Just got a phone call from Bill the Grill Guy and Gary Cline, wanted me to let everyone know they have made it to Lynchburg and are on their way to the competition tonight to spend some time with Chris Cappel from Dizzy Pig and Aaron from Dizzy Pig (North). Apparently there are a few other teams there they know and will call with a report tomorrow.

I'm sure whatever they do tonight alcohol will be involved.


----------



## wittdog (Oct 27, 2006)

Sounds like fun...


----------



## LarryWolfe (Oct 28, 2006)

Talked to Bill and Gary last night and they were 3 sheets to the wind.  Took them 10 hours to get there.  They were tore up!

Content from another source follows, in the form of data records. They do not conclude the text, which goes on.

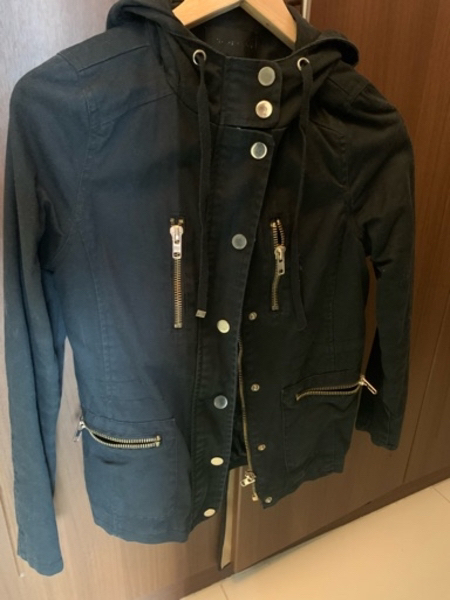Used Jackets and Coats in great condition in Dubai, UAE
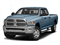 Robin Egg Blue 2017 Ram Truck 3500 Pictures 3500 SLT 4x4 Crew Cab 8' Box photos front view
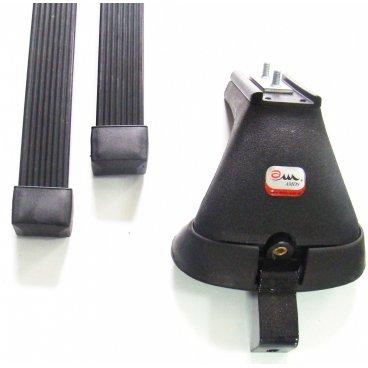 Багажник Amos для авто без водостоков: Koala K-L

Talked to them again this morning.  They had a great warm night spooning together and were having breakfast at Shoneys.  Then they were headed to the Distillery for a tour and plenty of samples then to the cook site for the awards!


----------



## Puff1 (Oct 28, 2006)

Is "spooning" a new cook category?


----------



## Captain Morgan (Oct 28, 2006)

Talked to em this am as well..they were first in line at the distillery at
9 am!   I'm not sure they had sobered up from the night before!!


----------



## Puff1 (Oct 28, 2006)

Sounds like a pretty bad/fun trip for a drinkin' man


----------



## Bobberqer (Oct 29, 2006)

...


----------